Fig. 5: Multivariate data analysis.
From: Representation of probabilistic outcomes during risky decision-making

Classifiers were trained on the MEG field patterns acquired while participants were experiencing the outcomes (grey segment). For each participant, this was a data structure containing the magnetic field at each of the 275 sensors acquired in each of the 540 trials. (i) Channel selection. The number of channels was reduced to 135 by selecting the participant-specific subset containing the least eyeblink artefacts41. (ii) We then computed the cross-validated accuracy of the classification at each time bin. As training set, we retained approach trials in which either the positive (P, green) or the negative (N, red) outcome was presented, and discarded neutral and avoidance trials (hyphen, white). At this stage the regularisation λ coefficient was set to 0.025. (iii) The time bin of peak accuracy was then selected to build the training set of the classifiers, which (iv) were defined as the 135 weights associated with each channel resulting from a lasso-regularised logistic regression.

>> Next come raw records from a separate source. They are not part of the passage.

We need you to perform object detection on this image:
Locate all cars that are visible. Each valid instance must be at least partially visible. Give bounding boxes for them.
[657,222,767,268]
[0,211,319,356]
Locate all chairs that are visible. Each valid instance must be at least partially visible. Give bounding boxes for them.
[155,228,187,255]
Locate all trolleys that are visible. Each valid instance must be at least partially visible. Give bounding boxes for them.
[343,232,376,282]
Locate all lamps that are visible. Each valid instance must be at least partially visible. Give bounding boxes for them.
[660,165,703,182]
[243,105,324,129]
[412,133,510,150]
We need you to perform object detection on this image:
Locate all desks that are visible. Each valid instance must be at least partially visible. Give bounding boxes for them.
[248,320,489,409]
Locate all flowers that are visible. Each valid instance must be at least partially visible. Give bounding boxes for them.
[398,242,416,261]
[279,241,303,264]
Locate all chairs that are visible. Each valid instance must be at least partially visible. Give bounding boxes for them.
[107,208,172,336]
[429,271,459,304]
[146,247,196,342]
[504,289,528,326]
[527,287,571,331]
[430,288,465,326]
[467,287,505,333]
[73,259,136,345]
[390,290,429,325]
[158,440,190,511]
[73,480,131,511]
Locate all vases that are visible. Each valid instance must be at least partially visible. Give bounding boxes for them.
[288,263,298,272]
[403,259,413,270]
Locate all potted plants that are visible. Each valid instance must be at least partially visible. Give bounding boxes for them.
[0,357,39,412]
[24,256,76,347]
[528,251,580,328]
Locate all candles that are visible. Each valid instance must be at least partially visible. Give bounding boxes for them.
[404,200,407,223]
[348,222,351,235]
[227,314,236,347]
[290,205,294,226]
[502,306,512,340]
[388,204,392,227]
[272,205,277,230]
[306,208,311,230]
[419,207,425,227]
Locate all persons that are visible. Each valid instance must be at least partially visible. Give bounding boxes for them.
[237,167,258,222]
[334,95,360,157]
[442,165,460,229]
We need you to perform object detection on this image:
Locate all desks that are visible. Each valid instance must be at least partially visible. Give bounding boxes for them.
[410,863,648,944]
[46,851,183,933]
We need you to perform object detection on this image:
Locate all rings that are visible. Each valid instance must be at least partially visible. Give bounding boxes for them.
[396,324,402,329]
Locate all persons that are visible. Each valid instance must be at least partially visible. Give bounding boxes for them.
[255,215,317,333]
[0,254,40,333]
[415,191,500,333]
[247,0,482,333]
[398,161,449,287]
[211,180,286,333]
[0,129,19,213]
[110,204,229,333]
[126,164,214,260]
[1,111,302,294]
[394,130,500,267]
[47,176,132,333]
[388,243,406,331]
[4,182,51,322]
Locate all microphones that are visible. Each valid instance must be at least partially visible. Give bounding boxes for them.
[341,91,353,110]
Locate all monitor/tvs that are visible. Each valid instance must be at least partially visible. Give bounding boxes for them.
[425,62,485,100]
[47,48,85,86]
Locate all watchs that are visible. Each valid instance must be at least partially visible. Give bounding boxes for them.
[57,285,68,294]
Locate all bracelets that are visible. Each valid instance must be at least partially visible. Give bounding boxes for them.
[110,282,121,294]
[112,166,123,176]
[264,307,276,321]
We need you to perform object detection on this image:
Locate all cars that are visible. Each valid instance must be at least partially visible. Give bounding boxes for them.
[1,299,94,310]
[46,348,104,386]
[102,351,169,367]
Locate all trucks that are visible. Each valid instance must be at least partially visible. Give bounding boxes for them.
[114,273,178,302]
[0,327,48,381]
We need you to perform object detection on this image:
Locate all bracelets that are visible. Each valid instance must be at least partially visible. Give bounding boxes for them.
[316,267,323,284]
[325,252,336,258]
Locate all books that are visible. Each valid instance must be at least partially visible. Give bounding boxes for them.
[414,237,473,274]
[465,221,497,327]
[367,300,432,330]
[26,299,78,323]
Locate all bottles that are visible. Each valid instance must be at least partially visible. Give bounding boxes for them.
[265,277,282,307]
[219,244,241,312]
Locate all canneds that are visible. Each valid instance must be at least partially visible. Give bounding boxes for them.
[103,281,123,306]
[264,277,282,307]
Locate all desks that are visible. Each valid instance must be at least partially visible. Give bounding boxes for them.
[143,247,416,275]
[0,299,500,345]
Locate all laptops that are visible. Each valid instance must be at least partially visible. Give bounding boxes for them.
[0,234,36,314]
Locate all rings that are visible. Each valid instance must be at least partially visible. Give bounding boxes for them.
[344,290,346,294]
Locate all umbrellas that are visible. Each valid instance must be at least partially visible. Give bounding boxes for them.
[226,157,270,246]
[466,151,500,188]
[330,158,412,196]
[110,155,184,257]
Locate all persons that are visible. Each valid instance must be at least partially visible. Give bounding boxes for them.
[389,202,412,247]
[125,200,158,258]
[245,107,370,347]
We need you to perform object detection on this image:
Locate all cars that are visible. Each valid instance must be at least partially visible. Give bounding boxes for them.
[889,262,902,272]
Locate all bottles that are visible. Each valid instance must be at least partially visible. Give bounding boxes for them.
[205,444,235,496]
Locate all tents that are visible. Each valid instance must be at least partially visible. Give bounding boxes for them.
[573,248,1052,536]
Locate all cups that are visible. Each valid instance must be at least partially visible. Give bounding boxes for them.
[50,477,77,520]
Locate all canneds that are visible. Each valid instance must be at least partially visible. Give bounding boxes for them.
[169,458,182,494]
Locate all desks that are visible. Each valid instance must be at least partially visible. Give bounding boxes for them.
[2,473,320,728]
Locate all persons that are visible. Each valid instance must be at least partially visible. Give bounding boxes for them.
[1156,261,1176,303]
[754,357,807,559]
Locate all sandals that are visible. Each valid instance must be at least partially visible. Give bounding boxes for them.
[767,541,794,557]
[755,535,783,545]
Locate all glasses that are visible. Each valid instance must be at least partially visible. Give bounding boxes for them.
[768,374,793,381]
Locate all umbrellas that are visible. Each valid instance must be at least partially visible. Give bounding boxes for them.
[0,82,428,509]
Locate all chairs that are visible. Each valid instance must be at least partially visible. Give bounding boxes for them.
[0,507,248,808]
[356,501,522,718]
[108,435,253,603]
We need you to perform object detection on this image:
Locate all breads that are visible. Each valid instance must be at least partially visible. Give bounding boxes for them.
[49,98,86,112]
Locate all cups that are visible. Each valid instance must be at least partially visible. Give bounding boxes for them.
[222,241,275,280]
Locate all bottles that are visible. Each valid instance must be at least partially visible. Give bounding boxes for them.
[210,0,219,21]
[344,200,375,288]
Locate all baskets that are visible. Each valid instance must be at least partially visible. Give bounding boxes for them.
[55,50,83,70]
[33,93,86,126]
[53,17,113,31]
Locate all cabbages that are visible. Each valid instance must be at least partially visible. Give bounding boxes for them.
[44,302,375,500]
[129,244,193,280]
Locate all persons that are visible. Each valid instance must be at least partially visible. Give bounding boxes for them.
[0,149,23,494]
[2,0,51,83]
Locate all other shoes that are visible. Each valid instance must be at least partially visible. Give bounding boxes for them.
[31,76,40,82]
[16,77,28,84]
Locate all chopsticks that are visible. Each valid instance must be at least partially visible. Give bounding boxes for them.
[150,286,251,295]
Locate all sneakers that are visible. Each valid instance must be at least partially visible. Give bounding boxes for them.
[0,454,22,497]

The λ coefficient used at this stage was optimised with a second cross-validation procedure. (v) Analysis of the deliberation phase: the classifiers were then used to estimate the relative probability that either outcome was being represented during deliberation aligned either to trial start (cyan segment) or token appearance (yellow segment). (vi) The classification resulted in outcome representation probability (p(o)) time series of which we considered one time bin at the time to (vii) compute a LME and extract fixed-effects statistics (loss probability: low (L), medium (M), high (H); loss magnitude: 0–5; choice: approach, avoidance). (viii) For statistical inference, we applied a non-parametric cluster-level correction over the F-values of the main effects resulting from the LME.